Job
Leave out any pictures and transcribe all other data below exactly.

------------------------------------------------------------

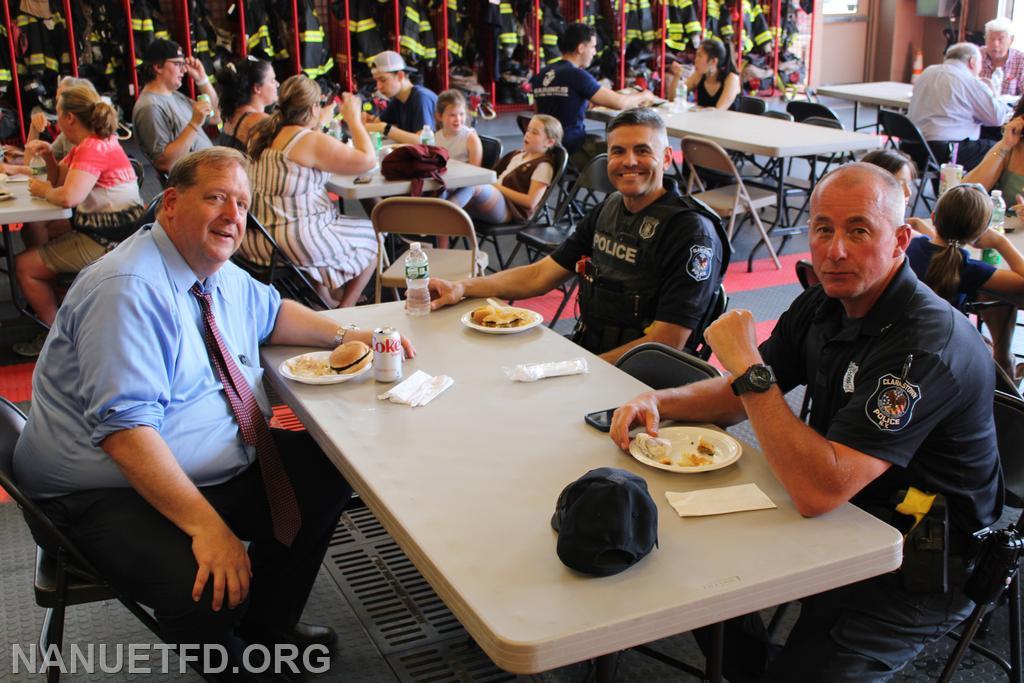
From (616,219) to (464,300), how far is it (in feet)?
1.86

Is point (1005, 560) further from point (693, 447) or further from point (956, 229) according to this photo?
point (956, 229)

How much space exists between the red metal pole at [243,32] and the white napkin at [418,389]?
8.01 m

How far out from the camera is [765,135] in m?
6.87

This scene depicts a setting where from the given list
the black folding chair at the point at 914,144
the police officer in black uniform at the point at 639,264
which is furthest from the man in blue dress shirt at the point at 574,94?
the police officer in black uniform at the point at 639,264

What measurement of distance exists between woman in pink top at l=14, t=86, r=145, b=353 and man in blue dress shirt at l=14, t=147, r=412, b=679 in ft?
8.68

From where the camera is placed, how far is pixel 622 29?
11.5 meters

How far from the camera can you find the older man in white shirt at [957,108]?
24.5 feet

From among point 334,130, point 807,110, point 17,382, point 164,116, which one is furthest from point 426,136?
point 807,110

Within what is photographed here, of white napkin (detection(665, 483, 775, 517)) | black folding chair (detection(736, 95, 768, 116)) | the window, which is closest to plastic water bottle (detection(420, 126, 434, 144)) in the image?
black folding chair (detection(736, 95, 768, 116))

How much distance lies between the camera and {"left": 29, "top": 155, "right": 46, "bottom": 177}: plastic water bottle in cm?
538

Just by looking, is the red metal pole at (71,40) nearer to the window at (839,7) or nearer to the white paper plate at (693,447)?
the white paper plate at (693,447)

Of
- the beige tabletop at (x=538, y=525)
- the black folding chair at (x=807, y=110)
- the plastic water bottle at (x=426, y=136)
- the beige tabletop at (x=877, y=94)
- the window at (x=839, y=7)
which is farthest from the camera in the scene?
the window at (x=839, y=7)

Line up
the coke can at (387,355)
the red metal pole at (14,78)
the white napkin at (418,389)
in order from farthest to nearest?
1. the red metal pole at (14,78)
2. the coke can at (387,355)
3. the white napkin at (418,389)

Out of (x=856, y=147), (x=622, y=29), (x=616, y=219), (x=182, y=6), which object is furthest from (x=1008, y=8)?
(x=616, y=219)
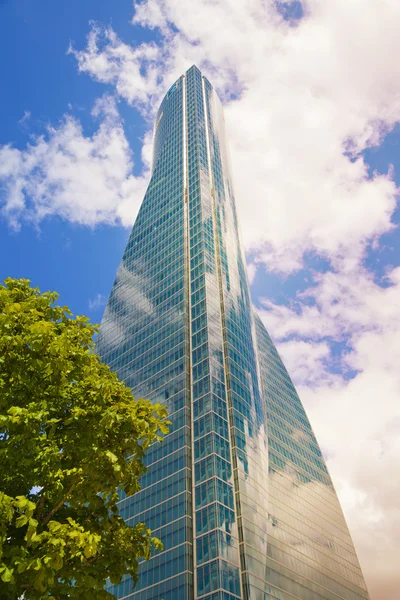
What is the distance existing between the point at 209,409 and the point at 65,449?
199 feet

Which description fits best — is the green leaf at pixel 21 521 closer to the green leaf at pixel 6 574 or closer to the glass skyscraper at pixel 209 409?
the green leaf at pixel 6 574

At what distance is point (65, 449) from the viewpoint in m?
12.7

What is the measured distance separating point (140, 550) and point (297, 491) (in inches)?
4056

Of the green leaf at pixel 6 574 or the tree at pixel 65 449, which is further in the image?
the tree at pixel 65 449

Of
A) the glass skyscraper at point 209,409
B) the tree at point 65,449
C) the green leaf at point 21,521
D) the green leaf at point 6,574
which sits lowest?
the green leaf at point 6,574

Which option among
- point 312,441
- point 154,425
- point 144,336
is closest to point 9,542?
point 154,425

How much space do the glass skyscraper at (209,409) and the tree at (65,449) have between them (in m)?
49.9

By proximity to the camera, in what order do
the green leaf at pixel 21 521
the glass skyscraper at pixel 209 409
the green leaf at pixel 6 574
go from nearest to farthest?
the green leaf at pixel 6 574 < the green leaf at pixel 21 521 < the glass skyscraper at pixel 209 409

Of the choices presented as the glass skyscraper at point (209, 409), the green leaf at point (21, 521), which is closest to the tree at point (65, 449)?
the green leaf at point (21, 521)

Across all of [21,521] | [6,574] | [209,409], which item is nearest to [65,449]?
[21,521]

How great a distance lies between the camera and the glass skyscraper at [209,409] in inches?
2448

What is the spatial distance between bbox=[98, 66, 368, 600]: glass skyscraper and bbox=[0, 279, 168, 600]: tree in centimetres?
4988

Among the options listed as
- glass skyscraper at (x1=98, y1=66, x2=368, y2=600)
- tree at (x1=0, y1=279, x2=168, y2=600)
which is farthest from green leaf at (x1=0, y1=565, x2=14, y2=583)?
glass skyscraper at (x1=98, y1=66, x2=368, y2=600)

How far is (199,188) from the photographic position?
108938 mm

------------------------------------------------------------

Answer below
From (616,219) to (464,300), how far is it (in feet)?
1.86

Is point (1005, 560) further from point (693, 447) or further from point (956, 229) according to this photo?
point (956, 229)

How much space exists between the red metal pole at [243,32] and the white napkin at [418,389]?
8.01 m

How far out from the camera is [765,135] in m?
6.87

This scene depicts a setting where from the given list
the black folding chair at the point at 914,144
the police officer in black uniform at the point at 639,264
which is furthest from the man in blue dress shirt at the point at 574,94?
the police officer in black uniform at the point at 639,264

What measurement of distance exists between woman in pink top at l=14, t=86, r=145, b=353 and man in blue dress shirt at l=14, t=147, r=412, b=679 in ft?
8.68

From where the camera is placed, how far is pixel 622 29?
11.5 meters

How far from the camera can you find the older man in white shirt at [957,108]?
24.5 feet

From among point 334,130, point 807,110, point 17,382, point 164,116, which one is furthest from point 426,136?
point 807,110

Within what is photographed here, of white napkin (detection(665, 483, 775, 517)) | black folding chair (detection(736, 95, 768, 116)) | the window, which is closest to plastic water bottle (detection(420, 126, 434, 144)) in the image?
black folding chair (detection(736, 95, 768, 116))

How much distance lies between the camera and {"left": 29, "top": 155, "right": 46, "bottom": 177}: plastic water bottle in cm?
538

Just by looking, is the red metal pole at (71,40) nearer to the window at (839,7) or nearer to the white paper plate at (693,447)?
the white paper plate at (693,447)

Of
- the beige tabletop at (x=538, y=525)
- the black folding chair at (x=807, y=110)
- the plastic water bottle at (x=426, y=136)
- the beige tabletop at (x=877, y=94)
- the window at (x=839, y=7)
which is farthest from the camera in the scene?
the window at (x=839, y=7)

Line up
the coke can at (387,355)
the red metal pole at (14,78)
the white napkin at (418,389)
in order from farthest to nearest?
1. the red metal pole at (14,78)
2. the coke can at (387,355)
3. the white napkin at (418,389)

Out of (x=856, y=147), (x=622, y=29), (x=616, y=219), (x=182, y=6), which object is furthest from (x=1008, y=8)?
(x=616, y=219)
What is the distance existing between the point at 209,409 and the point at 65,449?
199 feet

Which description fits best — is the green leaf at pixel 21 521 closer to the green leaf at pixel 6 574 or closer to the glass skyscraper at pixel 209 409?
the green leaf at pixel 6 574

At what distance is point (65, 449) from the viewpoint in m?
12.7

What is the measured distance separating point (140, 550) and point (297, 491) (in inches)?
4056

Of the green leaf at pixel 6 574 or the tree at pixel 65 449, which is further in the image?
the tree at pixel 65 449

Of
A) the glass skyscraper at point 209,409
B) the tree at point 65,449
C) the green leaf at point 21,521
D) the green leaf at point 6,574
which sits lowest?
the green leaf at point 6,574

Which option among
- point 312,441
- point 154,425
- point 144,336
is closest to point 9,542?
point 154,425

How much space do the glass skyscraper at (209,409) and the tree at (65,449) have between them (in m)?
49.9

By proximity to the camera, in what order do
the green leaf at pixel 21 521
the glass skyscraper at pixel 209 409
the green leaf at pixel 6 574
go from nearest to farthest?
the green leaf at pixel 6 574 < the green leaf at pixel 21 521 < the glass skyscraper at pixel 209 409

Of the choices presented as the glass skyscraper at point (209, 409), the green leaf at point (21, 521), which is closest to the tree at point (65, 449)?
the green leaf at point (21, 521)

Across all of [21,521] | [6,574] | [209,409], which item is nearest to [65,449]?
[21,521]

How great a distance lies between the camera and the glass skyscraper at [209,409] in inches?
2448

What is the spatial distance between bbox=[98, 66, 368, 600]: glass skyscraper and bbox=[0, 279, 168, 600]: tree in centimetres?
4988

Among the options listed as
- glass skyscraper at (x1=98, y1=66, x2=368, y2=600)
- tree at (x1=0, y1=279, x2=168, y2=600)
which is farthest from green leaf at (x1=0, y1=565, x2=14, y2=583)?
glass skyscraper at (x1=98, y1=66, x2=368, y2=600)

How far is (199,188) from the photographic position?
108938 mm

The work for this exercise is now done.